As it turns out, Williams is the strongest part of the film. Sure, black eyeliner and baby-blonde hair coloring certainly help (as do the hip pads she donned to fill out Marilyn's famous curves) but her Marilyn is a lovely, shimmering, frustrating creature. When Williams is on screen, it's hard to look at anything else.
My Week is based on The Prince, The Showgirl, and Me and My Week With Marilyn, two books by Colin Clark (played by Eddie Redmayne, all freckles and massive blue eyes) about his work as a third assistant director - really a glorified go-fer - on the set of The Prince and the Showgirl, which Marilyn filmed with Laurence Olivier in 1957.
Marilyn is, of course, in the middle of a crisis when she arrives in London for filming. Her marriage to Arthur Miller is already falling apart, she's debilitated by stage fright, and she infuriates Olivier (Kenneth Branagh) with both her Method acting and her shaky work ethic. And, of course, she's downing enough pills to choke a horse.
Marilyn makes something of a pet of Colin, a rich Etonian with connections at Buckingham whose decision to work in films is regarded with barbed bemusement by his aristocratic parents. Of course, when the glowing Marilyn alights, who could blame him? When Miller leave Marilyn in London and her relationship with the other actors disintegrates, she leans on Colin as a sort of kid-brother, mock-boyfriend replacement. It's easy to see Colin's appeal (Redmayne's freckly good looks and plummy accent certainly help).
My Week is visually gorgeous, from Marilyn's shimmering set costumes to the reproduction of late 1950s London. The film's script is probably the weakest point, setting Colin up in a desultory romance with wardrobe girl Lucy (Emma Watson, wasted here, although with some yummy dresses) with no explanation, other than to present her brunette blandness as a foil for the platinum Marilyn. Dame Judi Dench turns up, projecting her Denchness as Sybil Thorndike (really, Dench could improve any movie. Her appearance in The Chronicles of Riddick, misguided though it was - was her agent drunk? - was the only watchable part of that monstrosity) and Dominic Cooper plays Marilyn's agent, Milton Greene.

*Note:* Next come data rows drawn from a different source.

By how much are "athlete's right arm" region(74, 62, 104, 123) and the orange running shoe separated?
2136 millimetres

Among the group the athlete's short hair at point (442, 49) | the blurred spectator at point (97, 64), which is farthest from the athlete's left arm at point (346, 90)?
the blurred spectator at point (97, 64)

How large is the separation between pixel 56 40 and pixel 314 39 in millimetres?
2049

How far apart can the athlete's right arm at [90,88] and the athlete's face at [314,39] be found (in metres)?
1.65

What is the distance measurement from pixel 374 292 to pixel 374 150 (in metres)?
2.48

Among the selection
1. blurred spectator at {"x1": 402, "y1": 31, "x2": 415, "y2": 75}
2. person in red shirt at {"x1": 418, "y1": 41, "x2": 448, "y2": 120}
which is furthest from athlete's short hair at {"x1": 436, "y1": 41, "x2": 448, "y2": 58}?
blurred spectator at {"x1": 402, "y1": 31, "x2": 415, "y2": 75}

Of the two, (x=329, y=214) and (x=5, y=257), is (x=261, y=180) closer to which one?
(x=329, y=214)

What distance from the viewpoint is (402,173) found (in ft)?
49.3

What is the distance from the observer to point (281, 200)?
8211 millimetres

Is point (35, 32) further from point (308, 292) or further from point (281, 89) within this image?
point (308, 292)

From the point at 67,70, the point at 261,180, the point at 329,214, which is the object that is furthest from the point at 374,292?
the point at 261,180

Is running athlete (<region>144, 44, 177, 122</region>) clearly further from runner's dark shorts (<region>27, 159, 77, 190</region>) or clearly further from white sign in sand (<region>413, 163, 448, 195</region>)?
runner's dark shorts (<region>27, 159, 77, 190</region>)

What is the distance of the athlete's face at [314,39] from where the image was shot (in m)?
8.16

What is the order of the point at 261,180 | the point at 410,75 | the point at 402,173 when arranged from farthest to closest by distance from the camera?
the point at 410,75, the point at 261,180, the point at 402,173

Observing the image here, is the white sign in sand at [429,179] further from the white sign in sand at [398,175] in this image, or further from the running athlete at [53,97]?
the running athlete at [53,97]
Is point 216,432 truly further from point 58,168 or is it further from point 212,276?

What makes Williams' performance as Marilyn so fitting is that it's impossible not to love her - Clark, Greene, Miller, and even Olivier, drowning in stage makeup and despair at his inability to translate himself to the screen - all love her, even if it's not, and never will be, enough. Of course, watching My Week knowing that Marilyn is a mere six years away from death lends the movie automatic poignancy - a scene where Marilyn's acting coach Paula Strasberg cooes that she's still young, with her life ahead of her, is particularly sad. Despite the movie's thin script, William's Marilyn sucks all the light from the screen, and that's enough.